2. Sorting houses: If houses are sorted, then as we move from house A to B (A < B), the nearest heater for house B cannot be the previous nearest heater for house A. Because both are sorted, we only move the pointers forward. We never "look back", that's why this approach is so efficient.

         A             B
-------- 8 ---------- 16 -------> // Houses
   ^           ^          ^
   a           b          c       // Heaters

Heaters a and b are the previous and next closest heaters for house A, as we move to house B, it's impossible for heater a to be the nearest heater for house B. Heater a is natually even further away from house B than heater b.

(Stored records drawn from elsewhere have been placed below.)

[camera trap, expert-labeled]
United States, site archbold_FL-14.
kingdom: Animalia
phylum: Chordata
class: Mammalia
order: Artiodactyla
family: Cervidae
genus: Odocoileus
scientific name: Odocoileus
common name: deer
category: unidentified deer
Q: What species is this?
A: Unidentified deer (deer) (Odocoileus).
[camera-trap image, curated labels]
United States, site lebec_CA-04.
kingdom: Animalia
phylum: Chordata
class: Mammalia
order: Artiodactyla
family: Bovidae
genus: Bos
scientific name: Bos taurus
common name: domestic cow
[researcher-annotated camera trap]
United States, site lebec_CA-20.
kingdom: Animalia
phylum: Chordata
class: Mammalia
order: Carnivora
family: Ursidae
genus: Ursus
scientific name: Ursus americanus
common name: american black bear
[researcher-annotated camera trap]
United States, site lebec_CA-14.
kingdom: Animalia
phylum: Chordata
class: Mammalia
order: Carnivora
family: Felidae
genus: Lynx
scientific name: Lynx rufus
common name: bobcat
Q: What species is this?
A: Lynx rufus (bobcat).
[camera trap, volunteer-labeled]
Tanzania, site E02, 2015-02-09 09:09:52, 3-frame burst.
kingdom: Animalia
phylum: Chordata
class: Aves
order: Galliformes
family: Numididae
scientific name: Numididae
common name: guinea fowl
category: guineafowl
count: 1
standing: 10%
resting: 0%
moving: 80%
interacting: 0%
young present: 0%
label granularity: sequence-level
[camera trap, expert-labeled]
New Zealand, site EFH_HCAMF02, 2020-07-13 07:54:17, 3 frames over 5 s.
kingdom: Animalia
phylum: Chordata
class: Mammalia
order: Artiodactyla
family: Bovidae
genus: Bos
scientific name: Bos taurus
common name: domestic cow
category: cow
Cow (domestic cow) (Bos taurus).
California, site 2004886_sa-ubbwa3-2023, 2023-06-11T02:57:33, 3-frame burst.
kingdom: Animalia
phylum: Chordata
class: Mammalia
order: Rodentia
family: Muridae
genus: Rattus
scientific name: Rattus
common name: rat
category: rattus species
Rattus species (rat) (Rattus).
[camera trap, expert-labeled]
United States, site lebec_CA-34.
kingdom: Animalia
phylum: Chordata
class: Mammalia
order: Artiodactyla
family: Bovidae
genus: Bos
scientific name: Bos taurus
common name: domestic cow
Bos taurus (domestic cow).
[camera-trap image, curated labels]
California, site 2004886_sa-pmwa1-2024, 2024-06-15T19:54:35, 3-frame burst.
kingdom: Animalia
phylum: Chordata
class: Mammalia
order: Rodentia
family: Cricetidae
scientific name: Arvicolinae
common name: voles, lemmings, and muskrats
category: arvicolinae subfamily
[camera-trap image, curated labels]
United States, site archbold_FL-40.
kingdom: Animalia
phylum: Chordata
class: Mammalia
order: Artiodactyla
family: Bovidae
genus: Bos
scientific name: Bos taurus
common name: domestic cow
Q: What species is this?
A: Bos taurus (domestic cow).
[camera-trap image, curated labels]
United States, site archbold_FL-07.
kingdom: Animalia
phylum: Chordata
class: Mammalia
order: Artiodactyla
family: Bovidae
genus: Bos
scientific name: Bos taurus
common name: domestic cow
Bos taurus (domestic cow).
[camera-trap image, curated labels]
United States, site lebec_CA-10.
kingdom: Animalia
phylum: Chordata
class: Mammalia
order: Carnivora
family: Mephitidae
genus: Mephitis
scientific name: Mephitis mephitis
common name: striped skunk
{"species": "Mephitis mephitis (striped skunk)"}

First we locate the next closest heater of houses[i]:

// Move to the closest next heatzers heaters[j] <= houses[i]
houses               7       10
heaters  1 2    5    7 
         j --------> j'

houses               7       10
heaters  1 2    5       8 
         j -----------> j'

Then the current j and previous position j - 1 of the heater can be the previous and next closest heater for the house. We calculate the minimum distance from the previous and next heaters, and update the answer.

houses              h1,      h2
                    i
heaters  * *    *       * 
                        j   (next heater)
                ^ 
                j - 1  (previous heater)

Please note that it's necessary to handle the two corner cases explicitly to avoid out of bound when accessing the heaters[j].

fun findRadius(houses: IntArray, heaters: IntArray): Int {
    val m = houses.size
    val n = heaters.size
    houses.sort()
    heaters.sort()

    var minRadius = 0
    var j = 0 // heater index
    for (i in 0 until m) {
        // We move to the closest "next" heater (e.g. house[i] <= heaters[j]).
        while (j < n && heaters[j] < houses[i]) j++

        // My mistake: This only locates the last heater that heaters[j] < house[i].
        // while (j + 1 < n && heaters[j + 1] <= houses[i]) j++

        val distance = if (j == 0) { // Corner case 1: (all houses) ... heaters[0]
            heaters.first() - houses[i]
        } else if (j == n) { // Corner case 2: (all heaters) ... houses[0]
            houses[i] - heaters.last()
        } else {
            // We do have previous and next heaters.
            val previousDistance = houses[i] - heaters[j - 1]
            val nextDistance = heaters[j] - houses[i]
            minOf(previousDistance, nextDistance)
        }
        minRadius = maxOf(minRadius, distance)
    }
    
    return minRadius
}

• Time Complexity: O(n * log n + m * log m + (m + n)) = O(n log n + m * log m) where n is the size of the heaters array and m is the size of the houses array:
  • O(n * log n) for sorting the heaters array.
  • O(m * log m) for sorting the houses array.
• Space Complexity: O(log n + log m) for sorting.